Highlighted Paper

C·I·B workshop leads to special issue on insect invasions

Photo credit: David Richardson

The insects are a group that has been underrepresented in the field of invasion biology, despite their impacts on agricultural production (e.g. fruit flies), ecosystem disruptions (e.g. ants) and vectors of disease that affect human health (e.g. mosquitoes). Further, much of the theory of invasion biology has come from work focused on plant and vertebrate invasions. To address some of the shortfalls, a C·I·B supported workshop on the “Drivers, mechanisms, impacts and adaptations of insect invasions” was held in November 2014 (Click here to read about workshop). Around 40 delegates gathered in Stellenbosch to discuss insect invasions, share research results, and propose research directions for future collaborative work.

> [RECORDS SHOWN]
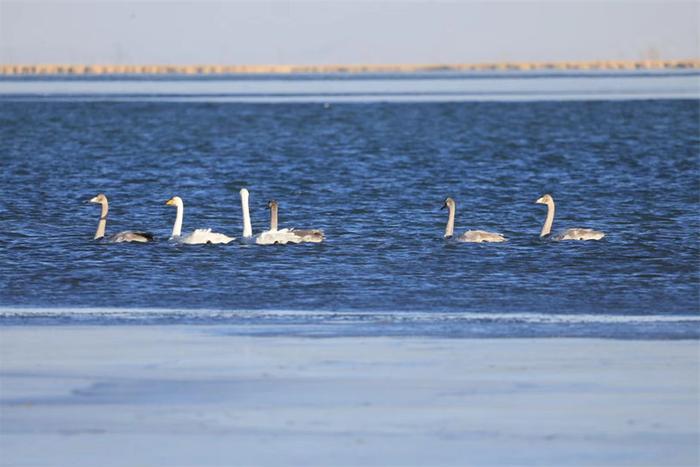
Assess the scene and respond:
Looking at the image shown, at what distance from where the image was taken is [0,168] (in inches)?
1384

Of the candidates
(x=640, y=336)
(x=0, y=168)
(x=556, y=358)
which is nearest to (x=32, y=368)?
(x=556, y=358)

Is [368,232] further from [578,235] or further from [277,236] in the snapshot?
[578,235]

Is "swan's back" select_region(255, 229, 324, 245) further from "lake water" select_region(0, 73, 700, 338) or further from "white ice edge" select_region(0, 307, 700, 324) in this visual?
"white ice edge" select_region(0, 307, 700, 324)

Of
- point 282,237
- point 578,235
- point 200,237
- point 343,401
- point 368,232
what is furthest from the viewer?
point 368,232

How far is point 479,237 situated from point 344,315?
19.4 ft

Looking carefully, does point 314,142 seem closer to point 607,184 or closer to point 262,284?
point 607,184

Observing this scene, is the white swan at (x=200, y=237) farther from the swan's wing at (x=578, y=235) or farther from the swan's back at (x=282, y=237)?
the swan's wing at (x=578, y=235)

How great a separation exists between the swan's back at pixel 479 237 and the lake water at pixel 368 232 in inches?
9.0

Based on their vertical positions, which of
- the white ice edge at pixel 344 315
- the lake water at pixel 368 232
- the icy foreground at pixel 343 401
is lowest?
the lake water at pixel 368 232

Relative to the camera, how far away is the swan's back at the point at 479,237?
19.0 metres

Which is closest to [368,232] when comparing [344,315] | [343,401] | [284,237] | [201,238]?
[284,237]

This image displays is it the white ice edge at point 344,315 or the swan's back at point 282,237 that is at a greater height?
the white ice edge at point 344,315

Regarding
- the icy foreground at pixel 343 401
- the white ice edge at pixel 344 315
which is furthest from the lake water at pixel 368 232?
the icy foreground at pixel 343 401

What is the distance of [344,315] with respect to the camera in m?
13.3
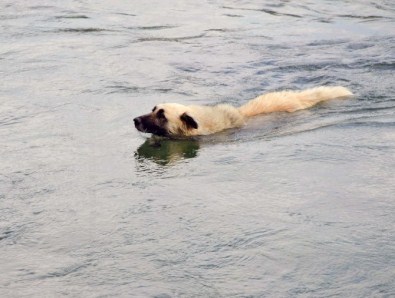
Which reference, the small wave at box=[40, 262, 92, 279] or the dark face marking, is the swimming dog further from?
the small wave at box=[40, 262, 92, 279]

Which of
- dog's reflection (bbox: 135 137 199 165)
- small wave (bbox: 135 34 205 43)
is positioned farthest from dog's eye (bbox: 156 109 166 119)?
small wave (bbox: 135 34 205 43)

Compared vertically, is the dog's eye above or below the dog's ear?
above

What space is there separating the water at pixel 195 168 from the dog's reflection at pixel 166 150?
0.09 ft

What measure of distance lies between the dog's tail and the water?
0.14 meters

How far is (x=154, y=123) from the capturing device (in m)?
9.24

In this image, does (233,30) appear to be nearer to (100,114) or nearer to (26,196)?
A: (100,114)

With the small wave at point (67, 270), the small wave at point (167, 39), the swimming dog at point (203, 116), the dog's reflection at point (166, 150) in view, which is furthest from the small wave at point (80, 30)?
the small wave at point (67, 270)

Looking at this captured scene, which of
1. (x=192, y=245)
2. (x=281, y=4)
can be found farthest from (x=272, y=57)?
(x=192, y=245)

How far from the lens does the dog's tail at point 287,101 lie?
9734mm

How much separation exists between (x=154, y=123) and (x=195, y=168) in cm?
138

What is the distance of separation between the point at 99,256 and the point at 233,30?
29.5 feet

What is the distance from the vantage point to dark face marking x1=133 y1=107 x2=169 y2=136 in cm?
912

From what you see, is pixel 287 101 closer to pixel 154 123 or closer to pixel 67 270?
pixel 154 123

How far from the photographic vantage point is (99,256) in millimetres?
5918
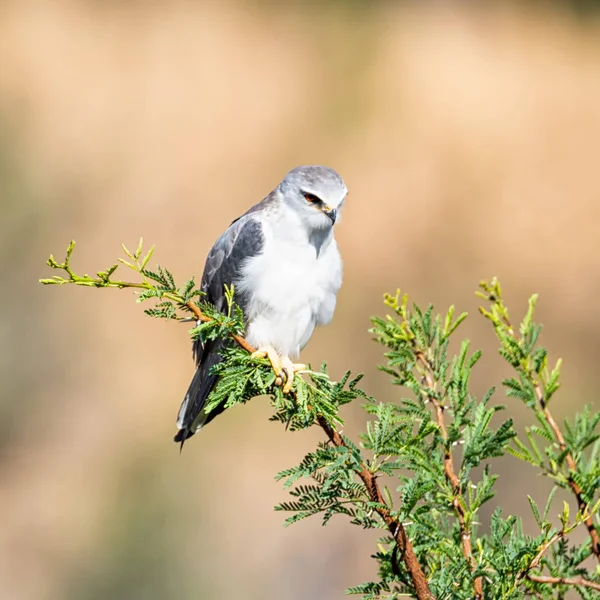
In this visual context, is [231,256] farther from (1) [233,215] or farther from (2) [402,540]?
(1) [233,215]

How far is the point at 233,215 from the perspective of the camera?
466 inches

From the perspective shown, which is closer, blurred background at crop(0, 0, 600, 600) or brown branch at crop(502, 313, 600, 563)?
brown branch at crop(502, 313, 600, 563)

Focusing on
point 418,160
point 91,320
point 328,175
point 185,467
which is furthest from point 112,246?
point 328,175

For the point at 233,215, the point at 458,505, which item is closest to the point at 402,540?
the point at 458,505

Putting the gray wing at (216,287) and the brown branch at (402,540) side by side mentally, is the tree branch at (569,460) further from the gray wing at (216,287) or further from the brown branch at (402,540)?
the gray wing at (216,287)

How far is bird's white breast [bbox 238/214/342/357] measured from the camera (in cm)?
349

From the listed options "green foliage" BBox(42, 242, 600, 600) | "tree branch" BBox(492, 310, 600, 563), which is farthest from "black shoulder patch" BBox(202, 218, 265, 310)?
"tree branch" BBox(492, 310, 600, 563)

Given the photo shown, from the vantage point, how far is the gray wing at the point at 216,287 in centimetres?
Answer: 340

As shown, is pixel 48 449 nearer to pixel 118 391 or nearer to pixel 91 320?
pixel 118 391

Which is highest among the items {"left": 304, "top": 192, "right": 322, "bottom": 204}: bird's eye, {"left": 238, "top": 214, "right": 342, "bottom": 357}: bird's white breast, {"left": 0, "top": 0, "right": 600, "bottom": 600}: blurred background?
{"left": 0, "top": 0, "right": 600, "bottom": 600}: blurred background

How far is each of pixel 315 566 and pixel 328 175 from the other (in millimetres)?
5831

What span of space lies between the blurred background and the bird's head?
16.9 feet

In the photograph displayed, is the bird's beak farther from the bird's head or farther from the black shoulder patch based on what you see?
the black shoulder patch

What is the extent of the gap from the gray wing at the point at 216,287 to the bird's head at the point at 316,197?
21 centimetres
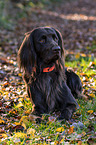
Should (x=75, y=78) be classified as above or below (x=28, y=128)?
above

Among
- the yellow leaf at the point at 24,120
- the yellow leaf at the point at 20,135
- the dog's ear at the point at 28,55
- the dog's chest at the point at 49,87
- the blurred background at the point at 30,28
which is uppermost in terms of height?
the blurred background at the point at 30,28

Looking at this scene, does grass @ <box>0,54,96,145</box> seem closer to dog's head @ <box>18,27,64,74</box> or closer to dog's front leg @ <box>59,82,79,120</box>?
dog's front leg @ <box>59,82,79,120</box>

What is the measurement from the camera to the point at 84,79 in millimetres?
4777

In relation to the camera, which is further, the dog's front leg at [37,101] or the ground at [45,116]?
the dog's front leg at [37,101]

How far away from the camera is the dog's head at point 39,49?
3.05 meters

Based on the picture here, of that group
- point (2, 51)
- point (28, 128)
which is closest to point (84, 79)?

> [USING THE INFORMATION]
A - Answer these from the insect invasions text:
(i) Which insects does the text give as an example of ecosystem disruptions?
(ii) In what month and year was the workshop held?
(iii) About how many delegates gathered in Stellenbosch?
B - Retype the insect invasions text from "C·I·B workshop leads" to "future collaborative work.".

> [SOLUTION LIST]
A -
(i) Ants
(ii) November 2014
(iii) Around 40

B -
C·I·B workshop leads to special issue on insect invasions

Photo credit: David Richardson

The insects are a group that has been underrepresented in the field of invasion biology, despite their impacts on agricultural production (e.g. fruit flies), ecosystem disruptions (e.g. ants) and vectors of disease that affect human health (e.g. mosquitoes). Further, much of the theory of invasion biology has come from work focused on plant and vertebrate invasions. To address some of the shortfalls, a C·I·B supported workshop on the “Drivers, mechanisms, impacts and adaptations of insect invasions” was held in November 2014 (Click here to read about workshop). Around 40 delegates gathered in Stellenbosch to discuss insect invasions, share research results, and propose research directions for future collaborative work.